Tiger Woods Talks Legacy, Parenting And More With NBC’s Mike Tirico

Last Wednesday was a time for reflecting on Tiger Woods’ brilliant career rather than speculating about a potential postscript. And an exclusive sitdown with NBC’s Mike Tirico that aired during Sunday’s Players Championship coverage examined many of the same themes that made Woods’ Hall of Fame speech such a rare window into his vulnerable side. 

“I’m a kid from Southern California that didn’t have a whole lot,” Woods said. “I had two amazing parents, whether I failed or succeeded I would always come back to a home of love.”

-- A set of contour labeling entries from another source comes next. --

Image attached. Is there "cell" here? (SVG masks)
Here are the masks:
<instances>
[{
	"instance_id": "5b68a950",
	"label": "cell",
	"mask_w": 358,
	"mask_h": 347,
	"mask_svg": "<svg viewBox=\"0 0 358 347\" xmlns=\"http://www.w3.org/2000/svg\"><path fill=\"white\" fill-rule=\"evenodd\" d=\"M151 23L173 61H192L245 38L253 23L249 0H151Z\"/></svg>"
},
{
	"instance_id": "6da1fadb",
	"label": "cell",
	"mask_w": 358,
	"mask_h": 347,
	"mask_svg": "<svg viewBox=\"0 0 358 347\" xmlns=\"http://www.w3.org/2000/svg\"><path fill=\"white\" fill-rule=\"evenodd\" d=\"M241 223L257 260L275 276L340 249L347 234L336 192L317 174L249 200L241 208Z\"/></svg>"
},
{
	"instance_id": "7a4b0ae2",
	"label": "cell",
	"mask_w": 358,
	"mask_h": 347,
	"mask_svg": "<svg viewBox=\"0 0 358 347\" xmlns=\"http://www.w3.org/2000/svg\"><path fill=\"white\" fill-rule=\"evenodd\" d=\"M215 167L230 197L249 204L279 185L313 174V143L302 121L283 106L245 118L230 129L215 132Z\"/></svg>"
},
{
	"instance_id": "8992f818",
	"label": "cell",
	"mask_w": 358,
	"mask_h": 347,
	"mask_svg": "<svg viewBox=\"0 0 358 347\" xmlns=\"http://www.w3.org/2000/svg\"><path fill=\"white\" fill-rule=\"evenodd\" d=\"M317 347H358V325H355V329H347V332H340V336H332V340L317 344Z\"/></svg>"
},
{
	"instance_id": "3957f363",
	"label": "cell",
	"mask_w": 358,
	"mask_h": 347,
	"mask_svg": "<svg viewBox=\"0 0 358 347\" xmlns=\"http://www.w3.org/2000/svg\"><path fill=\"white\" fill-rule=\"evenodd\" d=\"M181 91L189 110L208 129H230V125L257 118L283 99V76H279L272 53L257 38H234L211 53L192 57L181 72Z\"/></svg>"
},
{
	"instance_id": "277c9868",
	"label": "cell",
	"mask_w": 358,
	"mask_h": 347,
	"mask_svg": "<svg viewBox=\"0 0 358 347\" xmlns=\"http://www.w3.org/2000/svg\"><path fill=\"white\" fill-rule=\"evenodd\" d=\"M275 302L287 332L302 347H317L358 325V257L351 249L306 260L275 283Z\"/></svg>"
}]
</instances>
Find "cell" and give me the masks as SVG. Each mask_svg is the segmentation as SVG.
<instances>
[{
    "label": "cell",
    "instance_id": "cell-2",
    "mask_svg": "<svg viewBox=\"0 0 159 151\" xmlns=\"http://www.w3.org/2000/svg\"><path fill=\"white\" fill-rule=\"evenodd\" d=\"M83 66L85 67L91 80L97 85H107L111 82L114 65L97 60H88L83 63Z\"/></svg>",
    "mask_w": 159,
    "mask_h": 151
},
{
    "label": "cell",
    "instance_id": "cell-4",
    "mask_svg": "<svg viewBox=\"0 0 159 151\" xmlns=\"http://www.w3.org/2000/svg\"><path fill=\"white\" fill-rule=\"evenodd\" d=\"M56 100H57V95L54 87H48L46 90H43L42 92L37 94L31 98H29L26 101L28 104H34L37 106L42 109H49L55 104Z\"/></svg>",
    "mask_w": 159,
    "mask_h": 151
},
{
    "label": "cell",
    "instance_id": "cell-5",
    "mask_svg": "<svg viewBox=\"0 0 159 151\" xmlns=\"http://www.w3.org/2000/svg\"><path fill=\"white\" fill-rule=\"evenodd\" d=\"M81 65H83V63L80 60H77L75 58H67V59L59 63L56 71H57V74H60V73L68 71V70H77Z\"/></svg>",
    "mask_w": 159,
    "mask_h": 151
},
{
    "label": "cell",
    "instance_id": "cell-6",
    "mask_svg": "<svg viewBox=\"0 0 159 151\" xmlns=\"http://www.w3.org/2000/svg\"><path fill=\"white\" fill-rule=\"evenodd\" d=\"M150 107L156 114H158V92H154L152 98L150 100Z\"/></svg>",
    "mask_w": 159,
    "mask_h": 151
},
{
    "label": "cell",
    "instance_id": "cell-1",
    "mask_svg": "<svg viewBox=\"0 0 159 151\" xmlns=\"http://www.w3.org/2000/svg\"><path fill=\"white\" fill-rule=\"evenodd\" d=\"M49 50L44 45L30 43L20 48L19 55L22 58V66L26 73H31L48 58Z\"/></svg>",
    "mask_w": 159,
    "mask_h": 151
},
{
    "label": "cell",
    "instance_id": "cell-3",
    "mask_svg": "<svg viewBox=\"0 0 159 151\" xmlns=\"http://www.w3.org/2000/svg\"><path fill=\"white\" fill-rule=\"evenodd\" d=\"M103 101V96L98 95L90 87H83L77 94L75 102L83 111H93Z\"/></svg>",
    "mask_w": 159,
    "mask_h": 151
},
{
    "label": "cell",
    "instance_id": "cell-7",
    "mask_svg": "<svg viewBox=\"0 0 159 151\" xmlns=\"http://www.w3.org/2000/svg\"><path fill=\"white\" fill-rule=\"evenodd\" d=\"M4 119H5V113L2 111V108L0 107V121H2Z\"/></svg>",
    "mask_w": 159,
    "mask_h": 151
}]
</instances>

The 15-minute chat, which was recorded the night Woods was enshrined in the World Golf Hall of Fame at PGA Tour Headquarters in Ponte Vedra Beach, Fla., touched on everything from the 15-time major champion’s relationship with his parents to his own experiences as a dad to his legendary cut streak and all the rest of his legacy-defining achievements.

Notably, Tirico did not press Woods for an update on his playing status. The outlook is presumably similar to what we heard at the Genesis Invitational in February, when Woods said he would play on the Tour again but expressed frustration about the pace of his recovery. Here are some highlights from Sunday’s interview:

  • Woods confessed to always being more afraid of his mother, Kultida, than his father, Earl.
  • Seeing the shift from how golf repeatedly “hurt their dad” to watching him win again has been a gratifying development in Woods’ relationship with his daughter, Sam, and son, Charlie.
  • Woods admitted that well before his rollover crash in February 2021, he assumed back injuries had brought a premature end to his career.